01 mai 2008
Elire le Top 100 mondial des intellectuels
La revue Foreign policy propose aux internautes de choisir parmi une liste de 100 intellectuels. Parmi ces 100 il y a 5 français:
- Jacques Attali
- Thérèse Delpech
- Esther Duflo
- Alain Finkielkraut
- Olivier Roy
Je ne sais pas ce que vous inspire cette liste de cinq noms...
Publié dans Société | Lien permanent | Commentaires (27)



Commentaires
Ecrit par : Nicolas J | 01 mai 2008
Il y en a "un certain nombre" dont j'apprends l'existence.
Ecrit par : franssoit | 01 mai 2008
Ecrit par : Dominique | 01 mai 2008
Amos Oz, réalisateur
Orhan Pamuk, auteur
Mario Vargas Llosa, auteur
Paul Krugman, économiste
Jeffrey Sachs, économiste
Ecrit par : abadinte | 01 mai 2008
Ecrit par : Didier Goux | 01 mai 2008
Ecrit par : Irène | 01 mai 2008
Ecrit par : Irène | 01 mai 2008
J'espère que ce qualificatif pour l'écrivain et d'abord romancier qu'est Amoz Oz (plus qu'estimable) est une plaisanterie. On ne l'aurait pas confondu par hasard avec Amoz Gitaï (autre intellectuel plus qu'estimable) qui lui est un auteur de cinéma sans livres à son actif ? Si tel est le cas, cela nous en dit long sur le sérieux de ce classement.
Ecrit par : Dominique | 01 mai 2008
Irène Yunus est à l'opposé politique de moi. Il trouverait que Reagan et Thatcher sont des communistes tellement ils ne sont pas libéraux.
Quant à Umberto Eco, je suis pas fan de ses romans de gare.
Ecrit par : abadinte | 01 mai 2008
Et Olivier Roy, il ne collabore pas à la revue de temps en temps?
@Abadinte,
Moi je vote pour Noam Chomsky, c'est évident. Qui d'autre?
@Franssoit,
je suis comme toi, Esther Duflo ne me dit rien du tout.
Ecrit par : Eric | 01 mai 2008
Ecrit par : Le Monolecte | 01 mai 2008
abadinte : Ha, ha. Faut vraiment n'avoir rien lu d'Eco pour parler de "romans de gare"... Et je ne parle pas de son influence comme chercheur, conférencier et éditorialiste.
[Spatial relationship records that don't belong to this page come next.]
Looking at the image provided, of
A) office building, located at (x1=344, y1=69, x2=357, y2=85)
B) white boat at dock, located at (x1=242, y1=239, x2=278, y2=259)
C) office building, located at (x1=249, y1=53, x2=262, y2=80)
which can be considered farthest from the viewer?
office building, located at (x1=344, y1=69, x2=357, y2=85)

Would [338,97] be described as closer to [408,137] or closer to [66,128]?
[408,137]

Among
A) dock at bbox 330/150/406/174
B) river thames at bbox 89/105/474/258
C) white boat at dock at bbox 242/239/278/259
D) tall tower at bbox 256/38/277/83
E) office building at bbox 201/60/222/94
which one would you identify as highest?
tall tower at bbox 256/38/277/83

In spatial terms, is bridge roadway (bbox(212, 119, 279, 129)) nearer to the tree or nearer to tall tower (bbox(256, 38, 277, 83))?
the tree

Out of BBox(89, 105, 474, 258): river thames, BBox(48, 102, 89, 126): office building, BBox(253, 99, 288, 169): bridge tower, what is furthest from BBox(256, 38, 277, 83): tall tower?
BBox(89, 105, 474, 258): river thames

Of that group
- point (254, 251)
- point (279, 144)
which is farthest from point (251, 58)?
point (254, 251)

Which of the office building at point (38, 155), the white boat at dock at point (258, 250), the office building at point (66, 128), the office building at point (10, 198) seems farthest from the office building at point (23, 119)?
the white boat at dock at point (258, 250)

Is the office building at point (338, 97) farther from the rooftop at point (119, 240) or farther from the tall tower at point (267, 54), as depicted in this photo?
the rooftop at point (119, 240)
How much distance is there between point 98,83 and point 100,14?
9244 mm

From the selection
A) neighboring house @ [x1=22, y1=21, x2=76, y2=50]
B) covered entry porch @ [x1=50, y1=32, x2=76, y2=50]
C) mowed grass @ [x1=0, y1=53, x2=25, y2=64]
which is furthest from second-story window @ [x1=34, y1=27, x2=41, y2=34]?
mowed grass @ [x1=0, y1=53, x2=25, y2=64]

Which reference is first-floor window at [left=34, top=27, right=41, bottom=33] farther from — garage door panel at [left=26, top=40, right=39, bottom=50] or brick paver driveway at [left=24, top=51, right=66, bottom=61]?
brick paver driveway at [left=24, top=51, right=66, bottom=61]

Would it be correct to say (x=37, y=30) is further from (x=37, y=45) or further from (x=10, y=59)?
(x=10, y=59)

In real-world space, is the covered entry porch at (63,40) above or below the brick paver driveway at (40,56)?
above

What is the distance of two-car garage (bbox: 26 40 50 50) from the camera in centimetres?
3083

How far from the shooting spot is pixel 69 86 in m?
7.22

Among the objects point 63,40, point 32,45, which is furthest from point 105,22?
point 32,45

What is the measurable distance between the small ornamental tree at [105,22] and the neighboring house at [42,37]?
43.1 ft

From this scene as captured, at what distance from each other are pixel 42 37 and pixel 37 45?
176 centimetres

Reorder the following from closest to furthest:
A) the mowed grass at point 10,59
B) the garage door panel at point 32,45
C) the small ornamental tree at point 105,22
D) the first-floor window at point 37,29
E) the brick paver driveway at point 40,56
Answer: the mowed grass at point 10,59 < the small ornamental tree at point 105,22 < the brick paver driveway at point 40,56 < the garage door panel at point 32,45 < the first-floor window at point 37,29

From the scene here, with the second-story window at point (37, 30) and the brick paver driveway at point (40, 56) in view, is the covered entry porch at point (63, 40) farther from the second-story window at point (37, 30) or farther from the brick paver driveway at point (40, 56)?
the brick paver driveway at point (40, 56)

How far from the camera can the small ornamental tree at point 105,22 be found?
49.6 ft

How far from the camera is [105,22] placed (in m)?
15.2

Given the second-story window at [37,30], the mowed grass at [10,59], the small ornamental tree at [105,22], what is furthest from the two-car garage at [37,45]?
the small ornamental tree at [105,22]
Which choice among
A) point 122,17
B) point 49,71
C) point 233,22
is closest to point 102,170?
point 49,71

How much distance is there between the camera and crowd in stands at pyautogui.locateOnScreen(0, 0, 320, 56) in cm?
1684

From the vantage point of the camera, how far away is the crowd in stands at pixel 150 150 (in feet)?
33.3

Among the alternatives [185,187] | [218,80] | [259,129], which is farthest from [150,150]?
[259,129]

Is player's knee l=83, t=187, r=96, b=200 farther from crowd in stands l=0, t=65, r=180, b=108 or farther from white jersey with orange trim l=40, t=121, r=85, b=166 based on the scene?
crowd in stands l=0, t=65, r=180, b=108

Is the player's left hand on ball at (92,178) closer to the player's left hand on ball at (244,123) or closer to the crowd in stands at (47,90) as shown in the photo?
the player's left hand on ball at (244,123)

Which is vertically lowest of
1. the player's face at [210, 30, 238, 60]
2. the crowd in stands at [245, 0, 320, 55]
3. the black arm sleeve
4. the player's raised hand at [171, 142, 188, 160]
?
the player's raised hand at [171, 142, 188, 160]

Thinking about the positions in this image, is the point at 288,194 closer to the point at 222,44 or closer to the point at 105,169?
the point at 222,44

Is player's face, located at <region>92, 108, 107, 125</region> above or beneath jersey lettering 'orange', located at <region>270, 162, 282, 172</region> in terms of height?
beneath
Cela dit, c'est vraiment le fourre-tout. On se demande ce que veut dire le concept d'intellectuel.
Eric : Si, pour Olivier Roy, idem. Et pour Esther Duflo : une rapide recherche indique qu'elle enseigne l'économie du développement au MIT. Chez nous, elle a entre autres donné des conférences à l'Université de tous les savoirs, ce qui est plutôt sympathique. Mais on peut lire aussi des articles donnés au Monde, à Libé, etc. Elle fait partie des chercheurs qui ont mis en évidence l'importance cruciale d'une implication des femmes pour la réussite des politiques de développement économique et social.
Ecrit par : Irène | 01 mai 2008
Irène, Eco fait de la pub dans le métro, à la radio, à la télé, est achalandé dans les meilleurs Relay H des meilleures gares : c'est un roman de gare. ;)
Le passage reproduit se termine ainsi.